Het siliconen hart & Mozart

Tableau vivant uit La Clemenza di Tito van Mozart, geregisseerd door Milo Rau

Kan je het een simpele duif kwalijk nemen dat zij een monument besmeurt? Wellicht niet: een cloaca laat zich niet controleren en voor een duivenbrein is de Sixtijnse kapel een even geschikte receptor als een verloederde woonkazerne in de voormalige DDR. Als Milo Rau een simpele duif is, zou het onrechtvaardig zijn hem de verminking van Mozarts laatste opera aan te rekenen. Want hij heeft zijn drek niet onder controle en hij herkent geen meesterwerk wanneer hij er op zit.

Je kan je dan afvragen wat operaballet Vlaanderen bezield heeft toen ze aan de Zwitser dachten om La Clemenza di Tito te regisseren. Relevante ervaring dacht u? Bezwaarlijk : de man maakt hiermee zijn debuut. Niet alleen met Mozart, neen, met opera tout court. Rau is naar verluidt een wereldvermaard theater regisseur en was tot voor kort Artistiek Directeur van het NT Gent. Het soort artiest dat de controverse niet schuwt: zo plaatste hij in 2018 zoekertjes in de krant om IS-strijders aan te sporen auditie te komen doen voor het stuk Het Lam Gods.

Ook in La Clemenza di Tito vindt de regisseur inspiratie in IS. Zo laat hij twee figuranten ophangen terwijl de vrouw van het duo wenend ‘I’m a creep’ van Radiohead zingt. Een minder mens dan Rau heeft aan Mozarts partituur misschien al genoeg muziek, maar Rau vond in de opera duidelijk ‘too little notes’. In het begin van de voorstelling snijdt een Afrikaanse sjamaan ook een hart uit een man nadat die een frase uit Verdi had gezongen. Hij had dat ritueel wel over zichzelf afgeroepen, want hij kwam van Antwerpen. Ofzo.

Wat gevraagd wordt -> Voor welk stuk plaatste Milo Rau volgens het fragment over La Clemenza di Tito in 2018 zoekertjes in de krant? De volgende regels spelen hierbij geen enkele rol.

Vastgelegde gegevens ->
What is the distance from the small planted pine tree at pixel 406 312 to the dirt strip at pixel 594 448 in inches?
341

Uitkomst hieronder -> Voor het stuk Het Lam Gods.